Belijden
Het derde mengsel in het medicijn van de bekering is de belijdenis van de zonden. Belijdenis van de zonden is een zodanige droefheid dat ze lucht wil hebben. Ze geeft lucht aan de ogen door wenen en aan de tong door belijdenis. Belijdenis doen is een zelfbeschuldiging. Ik heb gezondigd, zegt David.Wanneer wij voor God komen, moeten wij onszelf beschuldigen. Wanneer wij dit in waarheid doen, komt de duivel te laat om ons te beschuldigen.
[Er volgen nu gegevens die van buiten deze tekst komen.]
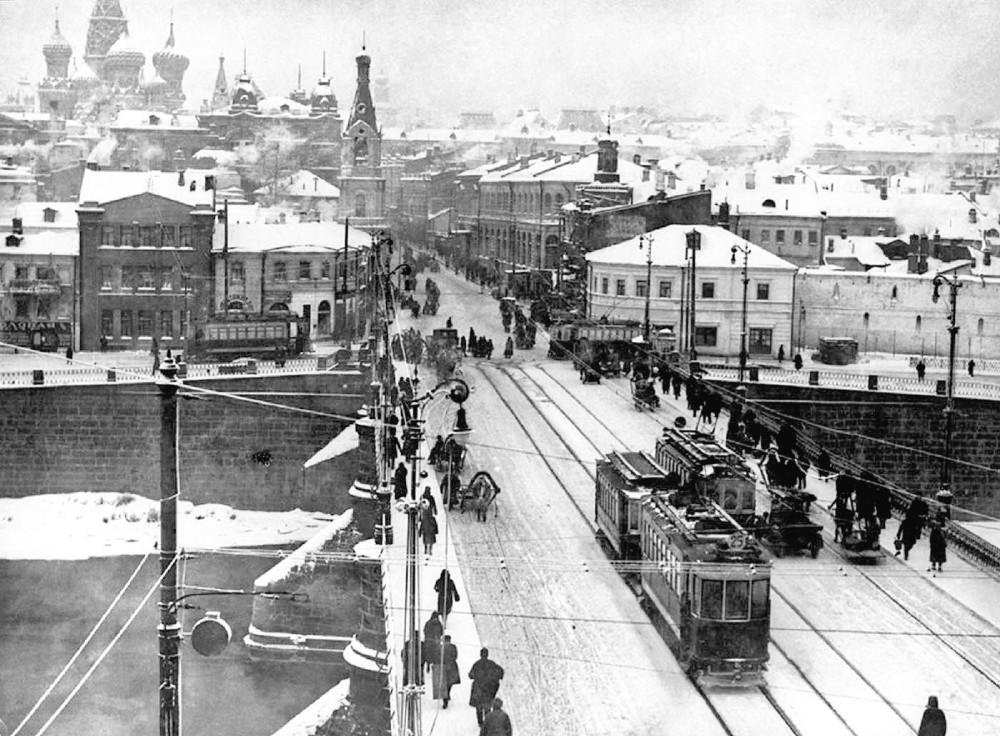 Старый Москворецкий мост - 1917 год
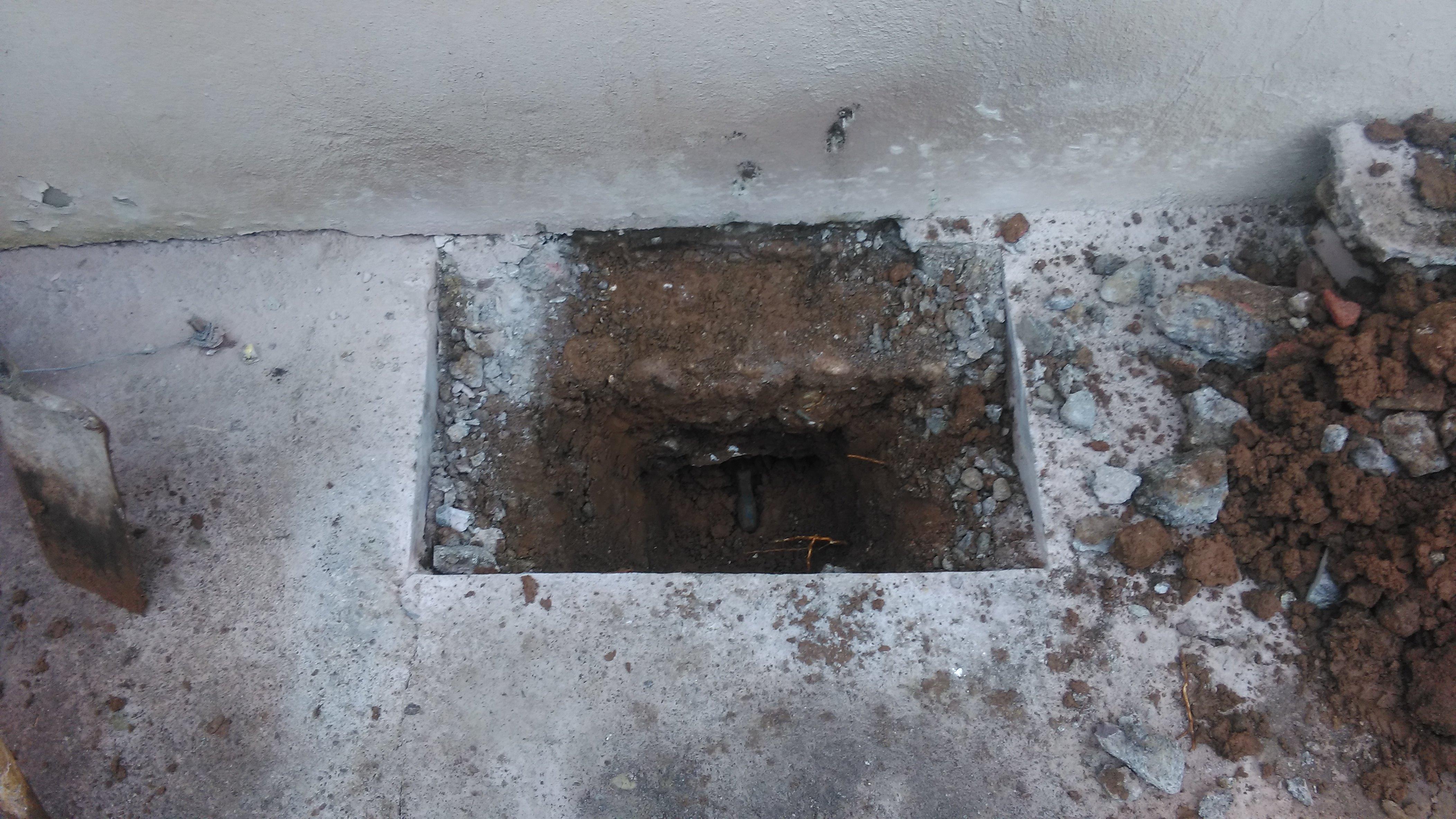 Site Investigations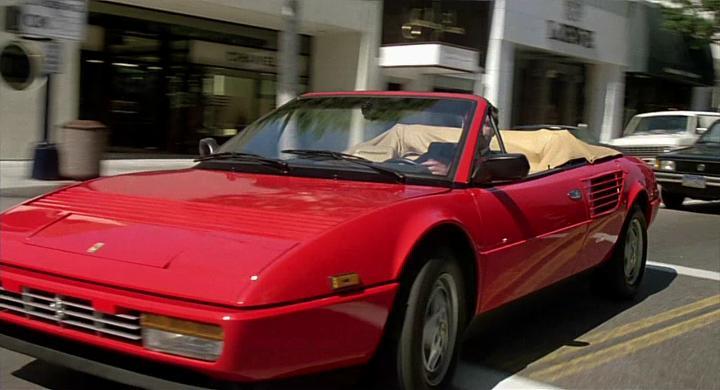 IMCDb.org: 1986 Ferrari Mondial 3.2 Cabriolet in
De Heere zal zeggen: Ze hebben zichzelf al beschuldigd, daarom kunt u, satan, niets uitrichten. Uw beschuldiging komt te laat!
Maar, zult u zeggen, Judas en Saul hebben ook hun zonden beleden. Jawel, maar de belijdenis van zonden moet recht en in waarheid zijn, niet alleen met de lippen. Zij moet komen als water uit een springader. De belijdenis van de goddeloze is uitgeperst. Wanneer er slechts een druppel van Gods toorn in hun geweten komt, bekennen ze alles, maar het is niet oprecht. Toen Bileam de engel met het ontblote zwaard zag, bekende hij en zei: „Ik heb gezondigd.”
Ware belijdenis druipt van de lippen. Zoals bij de verloren zoon in Lukas 15:18: Ik heb gezondigd tegen de hemel en voor u… Wij moeten onze zonden belijden met het voornemen ze niet meer te begaan.